Матрас проваливается под тяжестью человека, который садится на кровать
справа от меня. Меня слабо стегают, и я
прячу голову под руку.
- Таким темпом вы провозитесь до завтра...
Голос звучит рядом с моей головой. Я чувствую запах пива и пота. Матрас
шевелится еще раз, сидевший справа
человек поднимается. Кто-то берет меня за волосы и передвигает мою голову. Я
открываю глаза.
- Тридцать пять долларов.
Удары становятся сильнее. Наши лица почти соприкасаются. В его глазах
почти не видно белков, зрачки
расширились. Я уже не могу ни стонать, ни сопротивляться.

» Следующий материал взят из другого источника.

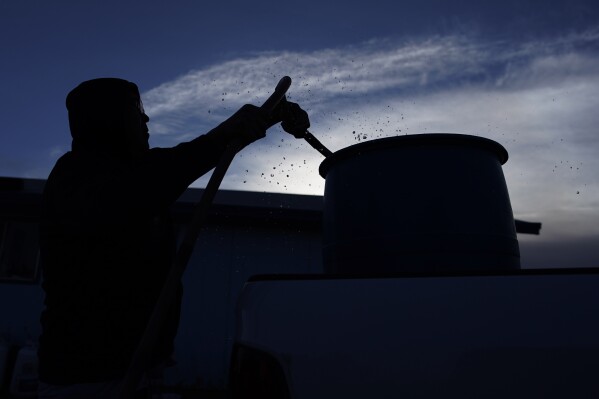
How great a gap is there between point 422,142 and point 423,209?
33cm

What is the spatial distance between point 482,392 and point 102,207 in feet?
4.09

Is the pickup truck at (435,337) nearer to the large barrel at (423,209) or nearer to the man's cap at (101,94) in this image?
the large barrel at (423,209)

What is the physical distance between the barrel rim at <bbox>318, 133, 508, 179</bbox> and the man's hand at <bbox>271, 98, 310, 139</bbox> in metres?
0.21

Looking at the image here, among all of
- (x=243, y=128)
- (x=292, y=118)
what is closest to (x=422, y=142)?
(x=292, y=118)

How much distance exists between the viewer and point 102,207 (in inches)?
65.0

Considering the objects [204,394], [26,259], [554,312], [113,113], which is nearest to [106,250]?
[113,113]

- Сорок долларов, - негромко говорит он. На лбу у него блестит пот.
Тот, кто надо мной, придавливает мою спину коленом, и от следующего удара
я ору во все горло. Я молча борюсь,
стараясь снять его руку с моей головы, отодвинуть свое лицо от него, дрыгая
ногами. Он хватает меня за запястья и грубо
сжимает их, снова хватает меня за волосы и оттягивает мне голову назад.

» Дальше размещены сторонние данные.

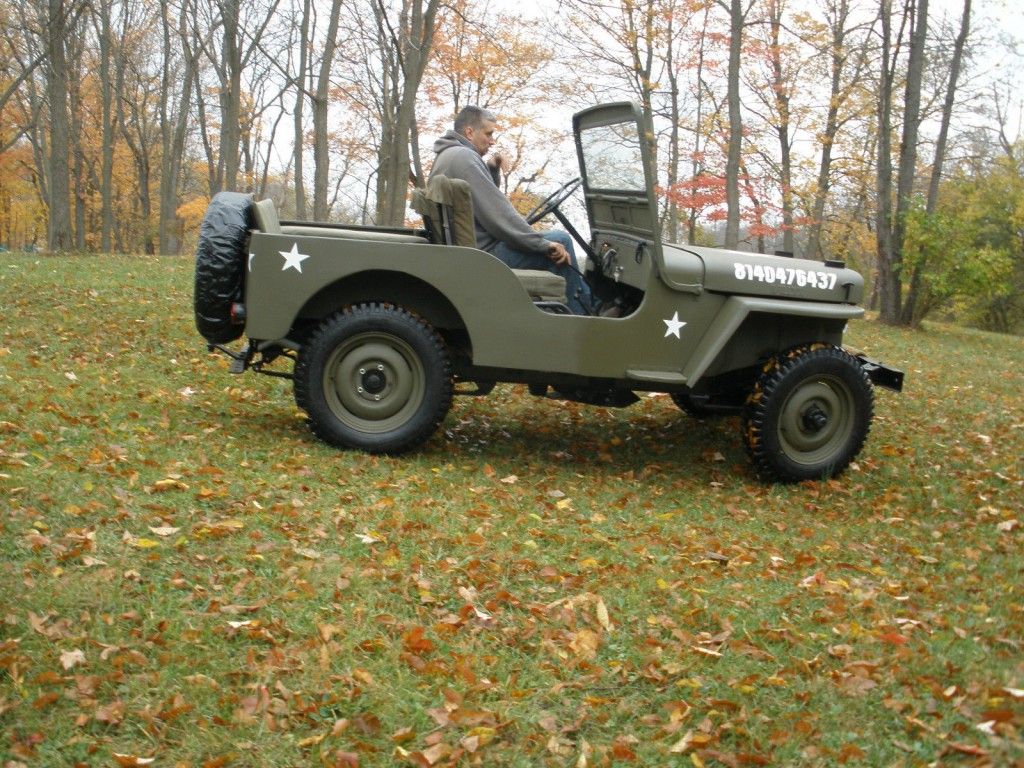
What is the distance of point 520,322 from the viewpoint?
566cm

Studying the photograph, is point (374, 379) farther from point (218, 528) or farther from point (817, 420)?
point (817, 420)

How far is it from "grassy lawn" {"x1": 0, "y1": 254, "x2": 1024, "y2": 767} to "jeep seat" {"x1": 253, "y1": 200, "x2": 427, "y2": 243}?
129 cm

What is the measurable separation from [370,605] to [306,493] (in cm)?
130

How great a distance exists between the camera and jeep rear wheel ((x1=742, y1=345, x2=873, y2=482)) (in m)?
6.01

- Давай, мальчик, давай. Пятьдесят долларов, - свистящим шепотом выдыхает
он, прижимаясь своими губами к
моим. Следующий удар заставляет меня кричать внутри его рта, а следующий за ним
так силен, что я корчусь и вою.
- Все хорошо, Джимми, - говорит он так как сказал бы официанту, который
подал ему слишком большую порцию
жареного картофеля, или ребенку, который топает ногами, капризничая после
утомительного дня.
* * *
Все это время моя ежедневная жизнь днем оставалась такой же, как всегда:
я была независима, сама оплачивала
свои расходы (завтраки, плата за пустую квартиру, квитанции за газ и
электричество, дошедшие до минимума), сама
принимала решения, сама делала выбор. Но ночью я становилась полностью
зависимой, полностью на чужом иждивении.
От меня не ждали никаких решений. Я ни за что не несла ответственности, мне не
приходилось выбирать.
Я это обожала. Я это обожала. Обожала. Правда. Я это обожала.

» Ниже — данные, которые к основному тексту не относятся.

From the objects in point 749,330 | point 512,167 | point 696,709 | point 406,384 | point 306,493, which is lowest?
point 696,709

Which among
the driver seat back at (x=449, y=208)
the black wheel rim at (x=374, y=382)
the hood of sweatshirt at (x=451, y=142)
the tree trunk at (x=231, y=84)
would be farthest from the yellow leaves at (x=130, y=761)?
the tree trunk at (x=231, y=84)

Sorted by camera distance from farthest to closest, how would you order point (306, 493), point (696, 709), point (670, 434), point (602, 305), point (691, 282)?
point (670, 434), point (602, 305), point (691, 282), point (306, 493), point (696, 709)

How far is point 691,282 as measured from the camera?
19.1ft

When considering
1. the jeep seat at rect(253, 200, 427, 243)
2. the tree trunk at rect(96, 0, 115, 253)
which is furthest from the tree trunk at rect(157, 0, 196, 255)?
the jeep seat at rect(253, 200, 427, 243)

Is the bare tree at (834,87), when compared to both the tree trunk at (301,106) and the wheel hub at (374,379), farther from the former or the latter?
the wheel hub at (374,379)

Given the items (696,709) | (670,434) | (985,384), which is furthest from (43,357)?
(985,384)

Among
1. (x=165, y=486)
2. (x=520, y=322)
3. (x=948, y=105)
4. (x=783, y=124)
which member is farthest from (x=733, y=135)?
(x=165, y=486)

С того мгновения, как я затворяла за собой дверь его квартиры, я знала,
что мне ничего больше не нужно делать,
что я здесь не для того, чтобы делать, а чтобы "быть сделанной". Другой человек
взял под контроль всю мою жизнь, вплоть
до самых интимных ее подробностей. Если я уже ничего не контролировала, взамен
мне было разрешено ни за что не
отвечать. Неделя за неделей чувство того, что я освобождена от всех забот
взрослого человека, приносило мне огромное
облегчение. "Хочешь, я завяжу тебе глаза?" - это был первый и последний
серьезный вопрос, который он мне задал. С этого
мгновения мне больше не пришлось принимать или отвергать (хотя один или два раза
мои возражения были составной
частью ритуала: они призваны были показать мое полное подчинение); речь больше
не шла ни о моих жизненных,
моральных или интеллектуальных вкусах, ни о последствиях моих поступков.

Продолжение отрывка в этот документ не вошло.